Mazda will boost marketing and lease support for its Mazda6 sedan in the spring, as the automaker tries to make inroads in a segment dominated by the Honda Accord and Toyota Camry.
The new sedan and the new RX-8 sports car coming this summer are expected to push franchise sales from 258,213 in 2002 to about 300,000 this year, Charlie Hughes, president of Mazda North American Operations, said at the make meeting.
Most of the gain will be on the retail side. While the outgoing 626 and Millenia sold 58,755 units last year, only 37,000 were retail. Mazda is slashing the fleet presence of the Mazda6 by comparison. Once wagon and five-door hatchback versions arrive later in the year, Mazda wants to sell about 100,000 units annually.
The Mazda6 went on sale in December with heavy advertising support. Mazda has planned to ramp up another round of advertising in March and April as part of a sustained launch of the car.
"They're asking us to be patient," said Michael McDonald, dealer principal of Bountiful Mazda, north of Salt Lake City. "They know what needs to be done."
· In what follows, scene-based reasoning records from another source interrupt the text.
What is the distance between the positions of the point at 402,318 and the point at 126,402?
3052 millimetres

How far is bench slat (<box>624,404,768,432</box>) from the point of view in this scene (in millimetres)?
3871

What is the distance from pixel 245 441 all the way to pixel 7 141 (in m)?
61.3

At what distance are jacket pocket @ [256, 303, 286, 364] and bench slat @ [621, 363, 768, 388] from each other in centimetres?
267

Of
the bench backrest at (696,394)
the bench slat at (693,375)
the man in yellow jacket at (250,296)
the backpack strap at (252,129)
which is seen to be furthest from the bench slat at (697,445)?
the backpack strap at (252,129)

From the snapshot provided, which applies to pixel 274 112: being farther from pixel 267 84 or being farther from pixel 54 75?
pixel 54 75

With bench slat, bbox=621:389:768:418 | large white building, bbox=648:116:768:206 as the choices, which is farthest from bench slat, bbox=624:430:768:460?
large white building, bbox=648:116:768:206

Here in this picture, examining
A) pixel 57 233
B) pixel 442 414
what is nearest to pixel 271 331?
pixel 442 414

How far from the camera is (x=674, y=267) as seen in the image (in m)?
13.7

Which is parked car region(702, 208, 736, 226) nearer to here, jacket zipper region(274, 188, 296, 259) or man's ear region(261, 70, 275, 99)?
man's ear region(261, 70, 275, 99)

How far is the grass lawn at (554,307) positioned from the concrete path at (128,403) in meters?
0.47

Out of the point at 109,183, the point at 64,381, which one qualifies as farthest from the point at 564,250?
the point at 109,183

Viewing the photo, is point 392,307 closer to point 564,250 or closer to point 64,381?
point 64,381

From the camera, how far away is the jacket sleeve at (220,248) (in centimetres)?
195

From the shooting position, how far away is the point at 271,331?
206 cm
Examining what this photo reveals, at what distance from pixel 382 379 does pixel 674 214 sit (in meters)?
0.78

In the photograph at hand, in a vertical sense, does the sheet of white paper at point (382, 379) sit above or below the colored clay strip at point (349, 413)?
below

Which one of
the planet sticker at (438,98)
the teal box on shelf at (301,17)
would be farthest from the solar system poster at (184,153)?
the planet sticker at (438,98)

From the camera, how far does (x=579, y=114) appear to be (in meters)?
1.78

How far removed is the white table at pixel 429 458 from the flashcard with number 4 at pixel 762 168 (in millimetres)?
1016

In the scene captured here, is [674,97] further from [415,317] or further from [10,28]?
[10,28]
Many Mazda customers are used to the deal of the week from the franchise, especially with competitors floating cash-back offers. However, the Mazda6 is bringing in customers who are interested in the car but not ready to buy it.
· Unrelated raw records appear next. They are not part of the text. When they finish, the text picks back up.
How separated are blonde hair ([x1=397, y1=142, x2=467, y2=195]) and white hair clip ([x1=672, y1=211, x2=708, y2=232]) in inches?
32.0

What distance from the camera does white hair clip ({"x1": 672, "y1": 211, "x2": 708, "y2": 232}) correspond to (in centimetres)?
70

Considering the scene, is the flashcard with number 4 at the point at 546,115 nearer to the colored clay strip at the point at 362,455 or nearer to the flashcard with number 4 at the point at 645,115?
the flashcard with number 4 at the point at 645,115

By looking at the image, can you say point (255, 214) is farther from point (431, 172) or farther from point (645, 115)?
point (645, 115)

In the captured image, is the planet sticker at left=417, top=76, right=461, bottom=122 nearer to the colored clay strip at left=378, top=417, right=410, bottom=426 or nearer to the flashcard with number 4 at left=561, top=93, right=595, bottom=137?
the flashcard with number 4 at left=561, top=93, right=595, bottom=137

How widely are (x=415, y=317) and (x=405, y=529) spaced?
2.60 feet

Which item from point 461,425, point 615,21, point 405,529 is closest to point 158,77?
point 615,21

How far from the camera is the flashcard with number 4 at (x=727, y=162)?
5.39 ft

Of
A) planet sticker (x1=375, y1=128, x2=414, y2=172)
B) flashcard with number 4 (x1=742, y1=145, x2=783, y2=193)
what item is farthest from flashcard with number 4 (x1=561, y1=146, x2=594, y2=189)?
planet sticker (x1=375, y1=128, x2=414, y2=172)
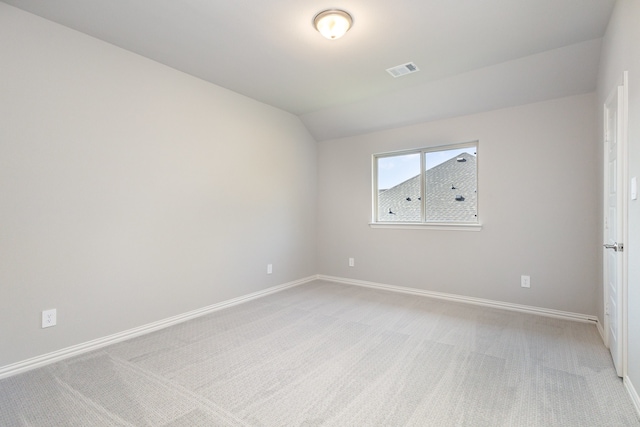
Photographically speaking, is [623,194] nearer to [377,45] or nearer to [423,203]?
[377,45]

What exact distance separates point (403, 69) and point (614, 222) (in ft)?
6.96

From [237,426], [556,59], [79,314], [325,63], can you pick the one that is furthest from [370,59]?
[79,314]

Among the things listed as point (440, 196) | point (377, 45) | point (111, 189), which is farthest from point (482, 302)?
point (111, 189)

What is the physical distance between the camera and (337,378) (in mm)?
1985

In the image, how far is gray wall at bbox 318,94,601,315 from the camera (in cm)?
299

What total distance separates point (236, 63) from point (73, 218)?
1916 millimetres

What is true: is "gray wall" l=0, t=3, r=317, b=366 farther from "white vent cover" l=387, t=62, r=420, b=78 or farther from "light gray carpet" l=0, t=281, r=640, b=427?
"white vent cover" l=387, t=62, r=420, b=78

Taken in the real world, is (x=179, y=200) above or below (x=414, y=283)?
above

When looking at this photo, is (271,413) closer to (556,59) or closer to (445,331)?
(445,331)

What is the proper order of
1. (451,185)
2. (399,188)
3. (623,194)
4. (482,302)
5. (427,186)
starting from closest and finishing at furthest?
(623,194), (482,302), (451,185), (427,186), (399,188)

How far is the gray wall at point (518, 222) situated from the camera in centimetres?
299

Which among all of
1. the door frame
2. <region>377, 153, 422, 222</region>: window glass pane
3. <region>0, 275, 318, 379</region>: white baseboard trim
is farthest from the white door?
<region>0, 275, 318, 379</region>: white baseboard trim

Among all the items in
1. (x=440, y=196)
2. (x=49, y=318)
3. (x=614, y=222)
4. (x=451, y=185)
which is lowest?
(x=49, y=318)

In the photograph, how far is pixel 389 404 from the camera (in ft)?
5.60
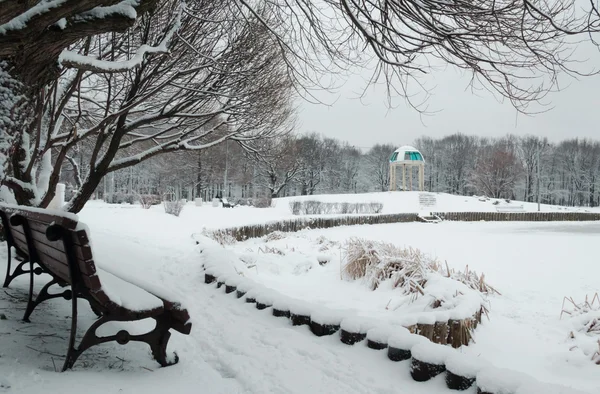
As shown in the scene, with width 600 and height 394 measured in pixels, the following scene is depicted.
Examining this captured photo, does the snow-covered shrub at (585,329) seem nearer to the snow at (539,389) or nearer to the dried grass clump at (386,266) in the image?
the dried grass clump at (386,266)

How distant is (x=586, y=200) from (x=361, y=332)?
236 feet

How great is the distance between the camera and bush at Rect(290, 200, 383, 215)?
2384 centimetres

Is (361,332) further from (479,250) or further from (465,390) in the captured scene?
(479,250)

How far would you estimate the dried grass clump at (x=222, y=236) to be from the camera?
10167 mm

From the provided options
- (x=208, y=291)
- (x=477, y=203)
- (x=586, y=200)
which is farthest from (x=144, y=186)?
(x=586, y=200)

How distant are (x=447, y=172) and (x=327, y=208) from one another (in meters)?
44.7

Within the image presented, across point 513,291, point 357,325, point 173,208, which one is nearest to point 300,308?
point 357,325

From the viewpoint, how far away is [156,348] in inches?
96.3

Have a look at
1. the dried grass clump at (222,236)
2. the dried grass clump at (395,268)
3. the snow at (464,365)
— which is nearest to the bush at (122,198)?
the dried grass clump at (222,236)

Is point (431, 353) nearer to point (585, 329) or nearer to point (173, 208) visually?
point (585, 329)

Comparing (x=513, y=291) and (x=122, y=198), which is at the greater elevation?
(x=122, y=198)

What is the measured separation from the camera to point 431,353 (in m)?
2.51

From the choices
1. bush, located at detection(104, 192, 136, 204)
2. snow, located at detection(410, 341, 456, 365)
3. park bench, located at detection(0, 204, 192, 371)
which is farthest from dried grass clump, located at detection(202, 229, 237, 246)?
bush, located at detection(104, 192, 136, 204)

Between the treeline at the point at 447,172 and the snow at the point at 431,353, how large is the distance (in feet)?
138
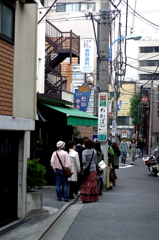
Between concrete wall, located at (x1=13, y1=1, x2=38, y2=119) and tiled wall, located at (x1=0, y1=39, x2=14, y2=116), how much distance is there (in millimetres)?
188

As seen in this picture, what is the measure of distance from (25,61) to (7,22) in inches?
47.3

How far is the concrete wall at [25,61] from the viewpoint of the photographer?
9188mm

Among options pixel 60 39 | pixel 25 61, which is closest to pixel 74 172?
pixel 25 61

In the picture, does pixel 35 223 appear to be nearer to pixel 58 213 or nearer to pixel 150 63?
pixel 58 213

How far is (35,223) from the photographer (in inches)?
365

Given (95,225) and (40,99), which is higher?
(40,99)

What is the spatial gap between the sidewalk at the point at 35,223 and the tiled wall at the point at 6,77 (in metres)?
2.33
"We're not used to people walking out of the showroom," said dealer council chairman Karl Schmidt, dealer principal of Morrie's Mazda in Minnetonka, Minn.
"We have traffic, but we're not closing. We don't have that $1,000 cash back like we used to, and that's frustrating dealers."
Mazda is reassured by data from Allison-Fisher International that show that those consumers not buying Mazda didn't defect to another brand, Hughes said. They just weren't ready to buy.
"The numbers show we're on track better than Nissan Altima was at this time, but it takes time to reach a critical mass," Hughes said.
Mazda is planning to put a subvented lease plan on the car, even though Mazda has weaker residual values than Camry and Accord and has to work financing through Ford Motor Credit.
"There is no money factor help or anything from Mazda America Credit," Schmidt said. "(The sales arm) should give dealers lease cash and let us find the best rate on the open market."
Mazda also will beef up its regional marketing support of the car by detailing the value of the Mazda6, said Kristen Simmons, Mazda vice president of marketing.
Said Simmons: "It's a great car at an accessible price, but we haven't been speaking to in-market shoppers."